Tarefa proposta 1 -
Devolva, sem nenhuma alteração, a passagem do texto sobre o acidente radioativo de Goiânia que vai de "Como ninguém fazia" até "de contaminação radioativa.", incluindo esse trecho final.
Tarefa proposta 2 -
Prossiga com o texto sobre o acidente radioativo de Goiânia, começando logo após a última frase apresentada.

Trecho do documento -

──────────────────────────────

Como ninguém fazia ideia do que estava ocorrendo, tais enfermos foram medicados
como portadores de uma doença contagiosa. Dias se passaram até que foi
descoberta a possibilidade de se tratar de sintomas de uma Síndrome Aguda de
Radiação.
Somente
no dia 29 de setembro de 1987, após a esposa do dono do ferro-velho ter levado
parte da máquina de radioterapia até a sede da Vigilância Sanitária, é que foi
possível identificar os sintomas como sendo de contaminação radioativa.
Os
médicos que receberam o equipamento solicitaram a presença de um físico nuclear
para avaliar o acidente. Foi então que o físico Valter Mendes, de Goiânia,
constatou que havia índices de radiação na Rua 57, do Setor Aeroporto, bem como
nas suas imediações. Diante de tais evidências e do perigo que elas
representavam, ele acionou imediatamente a Comissão Nacional Nuclear (CNEN).
Anel de césio
A história de uma vítima
“A única vez que vi o césio foi em 26 de setembro. Meu irmão me mostrou a pedra e perguntou se ela poderia ser usada para fazer um anel. Peguei um pedaço menor que um grão de arroz e esfreguei na palma da mão. Como era dia, não havia nenhum brilho. Ela mais parecia um pedaço de cimento. Oito dias depois, minhas mãos começaram a coçar e incharam. Sentia tonteiras e náuseas. Um dia, a polícia chegou a nossa rua e começou a isolar as pessoas no estádio Olímpico. Só aí descobri que aquela pedra era radioativa. Sabia o que era isso – o acidente de Chernobyl tinha acontecido um ano antes. A população entrou em pânico. Todos achavam que estava acontecendo o mesmo em Goiânia. Fui a última vítima a ser isolada. Vi meus irmãos entrarem no avião e serem enviados ao Rio de Janeiro para fazerem um tratamento intensivo. Quando saímos do hospital, as pessoas nos tratavam como se tivéssemos uma doença contagiosa. As vítimas do césio eram apedrejadas. Tive que mudar meus filhos de escola duas vezes. Hoje, mesmo que quisesse esquecer o que aconteceu, não me deixariam. Sempre tem alguém que me lembra de 20 anos atrás.”
Odesson Alves Ferreira, 52 anos, presidente da Associação das Vítimas do Césio 137
O
ocorrido foi informado ao chefe do Departamento de Instalações Nucleares, José
Júlio Rosenthal, que se dirigiu no mesmo dia para Goiânia. No dia seguinte a
equipe foi reforçada pela presença do médico Alexandre Rodrigues de Oliveira,
da Nuclebrás (atualmente, Indústrias Nucleares do Brasil) e do médico Carlos
Brandão da CNEN. Foi quando a Secretaria de Saúde do estado começou a realizar
a triagem dos suspeitos de contaminação em um estádio de futebol da capital.

──────────────────────────────

Informações fornecidas -
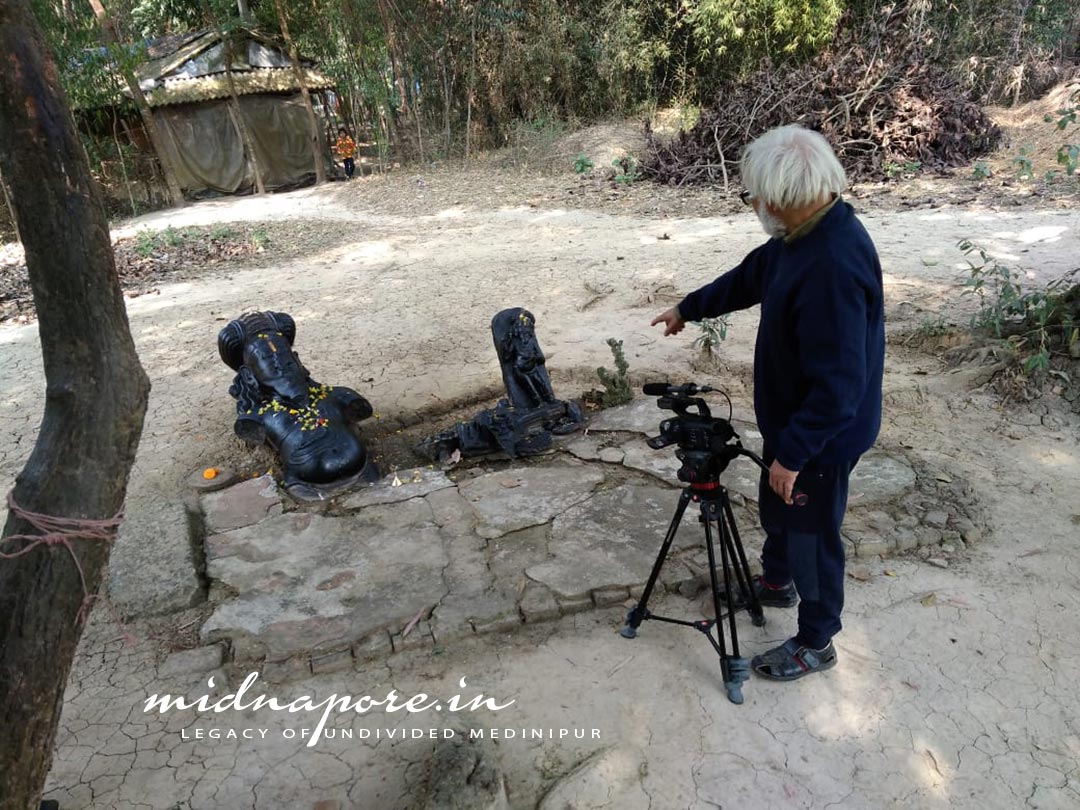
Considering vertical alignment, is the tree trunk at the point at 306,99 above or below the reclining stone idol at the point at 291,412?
above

──────────────────────────────

Resultado do exercício 1 -
Como ninguém fazia ideia do que estava ocorrendo, tais enfermos foram medicados
como portadores de uma doença contagiosa. Dias se passaram até que foi
descoberta a possibilidade de se tratar de sintomas de uma Síndrome Aguda de
Radiação.
Somente
no dia 29 de setembro de 1987, após a esposa do dono do ferro-velho ter levado
parte da máquina de radioterapia até a sede da Vigilância Sanitária, é que foi
possível identificar os sintomas como sendo de contaminação radioativa.

Resultado do exercício 2 -
A
primeira medida tomada foi separar todas as roupas das pessoas expostas ao
material radioativo e lavá-las com água e sabão para a descontaminação externa.
Após esse procedimento, as pessoas tomaram um quelante denominado de “azul da
Prússia”. Tal substância elimina os efeitos da radiação, fazendo com que as
partículas de césio saiam do organismo através da urina e das fezes.
As
remediações não foram suficientes para evitar que alguns pacientes viessem a
óbito. Entre as vítimas fatais estava a menina Leide das Neves, seu pai Ivo,
Devair e sua esposa Maria Gabriela, e dois funcionários do ferro-velho.
Posteriormente, mais pessoas morreram vítimas da contaminação com o
material radioativo, entre eles funcionários que realizaram a limpeza do local.
O trabalho de descontaminação dos locais atingidos não foi
fácil. A retirada de todo o material contaminado com o césio-137 rendeu cerca
de 6000 toneladas de lixo (roupas, utensílios, materiais de construção etc.).
Tal lixo radioativo encontra-se confinado em 1.200 caixas, 2.900 tambores e 14
contêineres (revestidos com concreto e aço) em um depósito construído na cidade
de Abadia de Goiás, onde deve ficar por aproximadamente 180 anos.
No
ano de 1996, a Justiça julgou e condenou por homicídio culposo (quando não há
intenção de matar) três sócios e funcionários do antigo Instituto Goiano de
Radioterapia (Santa Casa de Misericórdia) a três anos e dois meses de prisão,
pena que foi substituída por prestação de serviços.
Atualmente,
as vítimas reclamam da omissão do governo para a assistência da qual
necessitam, tanto médica como de medicamentos. Fundaram a Associação de Vítimas
contaminadas do Césio-137 e lutam contra o preconceito ainda existente.
O
acidente com Césio-137 foi o maior acidente radioativo do Brasil e o maior do
mundo ocorrido fora das usinas nucleares.